Mitsch Bush and McCarthy agree that, if coal use dwindles, retraining coal workers for renewable energy jobs and alternative industries will be vital. “One option would be to court the aerospace industry, which needs small parts manufacturers,” Mitsch Bush says. “Hayden, with its airport and commercial potential, could be ideally suited for this industry.”

Despite the mass speculation, the future of coal is still up in the air. “I think that we are still looking for the ‘new normal,’” Sanderson says. He explains that coal production in Colorado will likely never reach the same levels as in 2000-2005, but the industry’s fate isn’t sealed yet. “The future of coal rests, in large part, on the development of sensible regulations that don’t create winners and losers in the marketplace,” he says.

“The coal industry has been so important to the Northwest Colorado community,” McCarthy says. “The transition to renewable energy isn’t going to happen overnight. It’s about policy-makers being aware of change and creating economic resilience.”

Peabody Energy has announced a reorganization plan for 2017, with a goal of emerging from bankruptcy within the year. Another local energy producer, Tri State Generation and Transmission, has agreed to lower emissions at Craig Station Power Plant in Craig and will be shutting down one of the plant’s three units within the next decade. With the recent election of President Donald Trump, it remains to be seen whether the new administration can honor its promise to bolster the coal industry. 

Regardless of what happens to Northwest Colorado’s coal industry in the coming years, it will always be the underground engine that helped bring life to Routt County.


A Miner’s View 

Coal mining veteran Jody Hampton is open to changes in the energy industry, but emphasizes that they come at a cost for miners. 

Before retiring in 2015, Hampton spent 26 of his 30 years in coal at Twentymile Mine in Oak Creek. He believes that switching jobs or retraining for the renewable energy industry would be a major downgrade for many of the miners in Northwest Colorado. 

“You go to work on that ski hill, you don’t get crap in terms of benefits,” he says. “Coal miners could go and learn a different trade, but they’re in coal because of the pay. I know people in Steamboat Springs who have to work two or three jobs just to make ends meet.” 

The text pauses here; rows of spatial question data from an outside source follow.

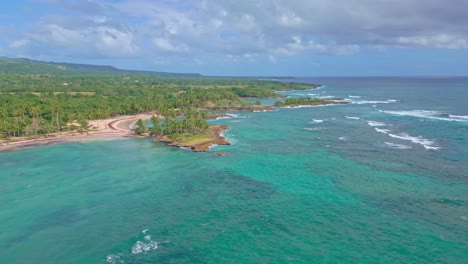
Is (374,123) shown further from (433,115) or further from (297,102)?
(297,102)

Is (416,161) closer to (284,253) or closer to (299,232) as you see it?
(299,232)

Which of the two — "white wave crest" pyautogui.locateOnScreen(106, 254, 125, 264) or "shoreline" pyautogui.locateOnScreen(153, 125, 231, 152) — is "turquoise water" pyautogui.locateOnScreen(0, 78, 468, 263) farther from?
"shoreline" pyautogui.locateOnScreen(153, 125, 231, 152)

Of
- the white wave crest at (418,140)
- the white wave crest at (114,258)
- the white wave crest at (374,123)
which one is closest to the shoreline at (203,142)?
the white wave crest at (418,140)

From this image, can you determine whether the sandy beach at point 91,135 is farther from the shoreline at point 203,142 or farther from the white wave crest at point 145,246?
the white wave crest at point 145,246

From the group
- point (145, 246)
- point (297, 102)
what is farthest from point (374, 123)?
point (145, 246)

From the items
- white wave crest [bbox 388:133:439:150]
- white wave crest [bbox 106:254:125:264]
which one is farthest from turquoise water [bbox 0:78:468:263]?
white wave crest [bbox 388:133:439:150]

Twentymile took good care of Hampton – he was able to work his way up to a position with six-figure pay and company-matched 401k. Retraining for alternative energy jobs, he says, is an ugly proposition for most Routt County coal miners, many of whom have families and have lived in the area for generations. 

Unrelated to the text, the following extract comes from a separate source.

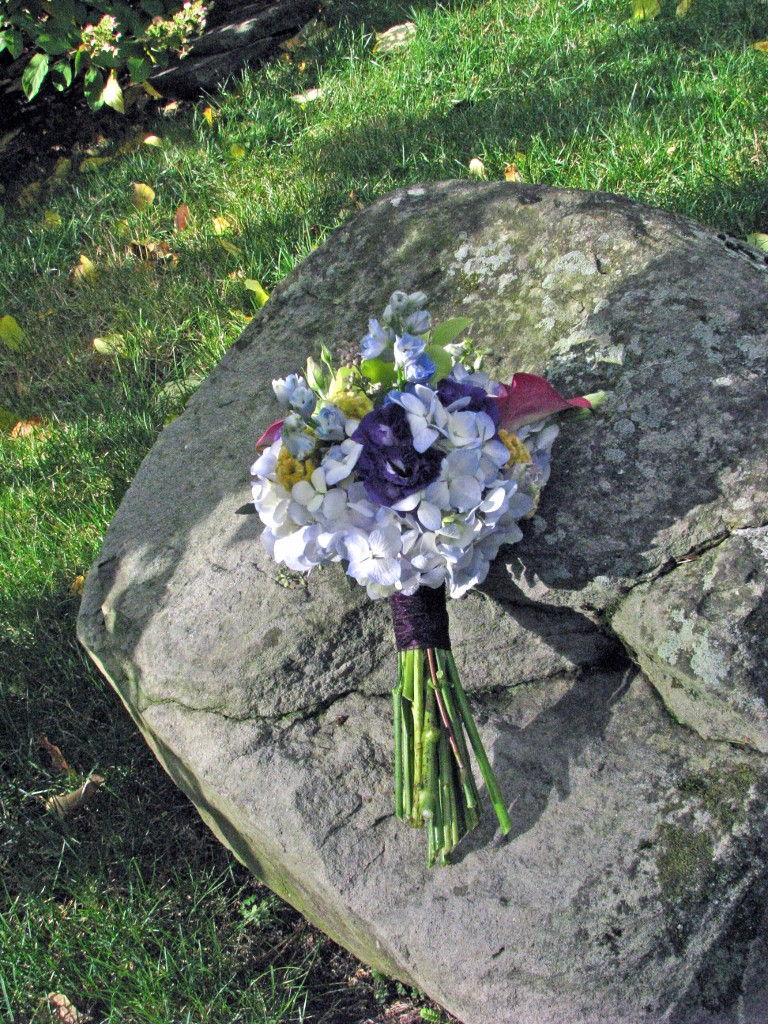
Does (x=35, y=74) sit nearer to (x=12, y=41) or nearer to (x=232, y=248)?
(x=12, y=41)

“The areas you’d have to move to for alternative energy jobs wouldn’t be quite as attractive,” he says. 

Despite his long career at Twentymile, Hampton remains open-minded about coal’s future. 

“I agree 100 percent with finding cleaner energy sources than coal,” he says. “But it’s a transition period. If you want to phase coal out, it needs to be gradual. It seemed like with the past presidential administration, they wanted to shut mines down right away. It shouldn’t be, ‘One day coal’s here, the next day it’s not.’” 

For Hampton and his family, coal has been synonymous with opportunity. 

“I don’t want my grandkids to be miners – I want them to be better,” he says. “But coal is what will get them there.”